Duplicate every entry below verbatim, keeping each line and its order unchanged.

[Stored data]
(begin)

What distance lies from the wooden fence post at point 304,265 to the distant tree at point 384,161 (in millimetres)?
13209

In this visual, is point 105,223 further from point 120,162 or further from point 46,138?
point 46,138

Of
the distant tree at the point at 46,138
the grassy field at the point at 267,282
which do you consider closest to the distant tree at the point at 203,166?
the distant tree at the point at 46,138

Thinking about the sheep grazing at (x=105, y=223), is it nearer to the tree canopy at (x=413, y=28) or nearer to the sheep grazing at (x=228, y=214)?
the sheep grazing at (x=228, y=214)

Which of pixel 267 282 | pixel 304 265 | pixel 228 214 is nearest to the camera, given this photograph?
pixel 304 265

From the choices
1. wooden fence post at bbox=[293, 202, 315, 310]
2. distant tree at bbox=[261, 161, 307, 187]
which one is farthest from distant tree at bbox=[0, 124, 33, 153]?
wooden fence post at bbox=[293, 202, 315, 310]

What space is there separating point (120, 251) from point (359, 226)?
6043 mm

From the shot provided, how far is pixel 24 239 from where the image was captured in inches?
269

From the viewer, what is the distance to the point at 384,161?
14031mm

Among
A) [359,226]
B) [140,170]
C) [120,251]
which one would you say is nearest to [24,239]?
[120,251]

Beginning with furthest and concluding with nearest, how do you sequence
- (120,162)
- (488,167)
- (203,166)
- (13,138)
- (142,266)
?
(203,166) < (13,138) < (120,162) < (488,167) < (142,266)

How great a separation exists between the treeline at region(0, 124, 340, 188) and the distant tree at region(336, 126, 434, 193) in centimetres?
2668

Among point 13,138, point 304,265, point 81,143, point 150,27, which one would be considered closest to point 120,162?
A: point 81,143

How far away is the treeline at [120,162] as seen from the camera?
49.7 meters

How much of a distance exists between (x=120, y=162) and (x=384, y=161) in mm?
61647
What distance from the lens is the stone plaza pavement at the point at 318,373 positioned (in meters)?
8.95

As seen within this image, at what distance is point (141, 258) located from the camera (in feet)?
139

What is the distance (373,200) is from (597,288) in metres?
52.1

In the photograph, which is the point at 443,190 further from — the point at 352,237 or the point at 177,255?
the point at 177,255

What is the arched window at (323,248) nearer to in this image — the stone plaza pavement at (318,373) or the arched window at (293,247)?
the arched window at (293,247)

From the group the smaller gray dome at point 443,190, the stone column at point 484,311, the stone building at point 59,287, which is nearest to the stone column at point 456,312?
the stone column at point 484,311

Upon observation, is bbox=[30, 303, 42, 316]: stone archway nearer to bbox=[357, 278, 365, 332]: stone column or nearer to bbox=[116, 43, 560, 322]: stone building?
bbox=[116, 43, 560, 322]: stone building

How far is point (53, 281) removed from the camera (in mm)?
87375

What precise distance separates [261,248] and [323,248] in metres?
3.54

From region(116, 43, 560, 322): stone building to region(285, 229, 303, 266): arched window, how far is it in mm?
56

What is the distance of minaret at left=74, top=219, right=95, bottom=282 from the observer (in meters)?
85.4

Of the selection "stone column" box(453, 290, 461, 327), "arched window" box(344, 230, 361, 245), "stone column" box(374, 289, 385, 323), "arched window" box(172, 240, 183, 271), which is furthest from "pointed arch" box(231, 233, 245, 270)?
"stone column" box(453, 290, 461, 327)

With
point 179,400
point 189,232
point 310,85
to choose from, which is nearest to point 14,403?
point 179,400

(end)

_Exercise output_
What distance lies from the wooden fence post at point 304,265 to the distant tree at point 384,161 (in millimetres)?
13209

In this visual, is point 105,223 further from point 120,162 or further from point 46,138?
point 46,138

Of
the distant tree at the point at 46,138
the grassy field at the point at 267,282
which do you consider closest to the distant tree at the point at 203,166?
the distant tree at the point at 46,138

Thinking about the sheep grazing at (x=105, y=223), is it nearer to the tree canopy at (x=413, y=28) or nearer to the sheep grazing at (x=228, y=214)?
the sheep grazing at (x=228, y=214)

Which of pixel 267 282 | pixel 304 265 | pixel 228 214 is nearest to the camera, given this photograph?
pixel 304 265

From the choices
1. wooden fence post at bbox=[293, 202, 315, 310]
2. distant tree at bbox=[261, 161, 307, 187]
which one is farthest from distant tree at bbox=[0, 124, 33, 153]?
wooden fence post at bbox=[293, 202, 315, 310]

What space is there separating point (120, 251) from point (359, 226)?
6043 mm

From the shot provided, how far is pixel 24 239 from where the image was captured in inches?
269

From the viewer, what is the distance to the point at 384,161?
14031mm

Among
A) [359,226]
B) [140,170]
C) [120,251]
which one would you say is nearest to [24,239]?
[120,251]

Beginning with furthest and concluding with nearest, how do you sequence
- (120,162)
- (488,167)
- (203,166)
- (13,138)
- (142,266)
?
(203,166) < (13,138) < (120,162) < (488,167) < (142,266)

How great a separation exists between the treeline at region(0, 124, 340, 188) and the distant tree at region(336, 126, 434, 193) in centimetres?
2668

Among point 13,138, point 304,265, point 81,143, point 150,27, which one would be considered closest to point 120,162?
A: point 81,143

How far away is the treeline at [120,162] as seen from the camera?
49.7 meters

How much of a distance exists between (x=120, y=162) and (x=384, y=161) in mm?
61647
What distance from the lens is the stone plaza pavement at the point at 318,373 positioned (in meters)?
8.95

As seen within this image, at what distance is point (141, 258) located from the camera (in feet)?
139

What is the distance (373,200) is from (597,288) in metres?
52.1

In the photograph, which is the point at 443,190 further from — the point at 352,237 or the point at 177,255?
the point at 177,255

What is the arched window at (323,248) nearer to in this image — the stone plaza pavement at (318,373) or the arched window at (293,247)?
the arched window at (293,247)

From the group the smaller gray dome at point 443,190, the stone column at point 484,311, the stone building at point 59,287, which is nearest to the stone column at point 456,312?
the stone column at point 484,311

Upon observation, is bbox=[30, 303, 42, 316]: stone archway nearer to bbox=[357, 278, 365, 332]: stone column or nearer to bbox=[116, 43, 560, 322]: stone building?
bbox=[116, 43, 560, 322]: stone building

How far is point (53, 281) removed from the camera (in mm)?
87375

What precise distance separates [261,248] and [323,248] in metres?
3.54

From region(116, 43, 560, 322): stone building to region(285, 229, 303, 266): arched window, how far is it in mm?
56

What is the distance of minaret at left=74, top=219, right=95, bottom=282 from the observer (in meters)?
85.4

Of the selection "stone column" box(453, 290, 461, 327), "arched window" box(344, 230, 361, 245), "stone column" box(374, 289, 385, 323), "arched window" box(172, 240, 183, 271), which is furthest from "pointed arch" box(231, 233, 245, 270)?
"stone column" box(453, 290, 461, 327)

With
point 179,400
point 189,232
point 310,85
to choose from, which is nearest to point 14,403?
point 179,400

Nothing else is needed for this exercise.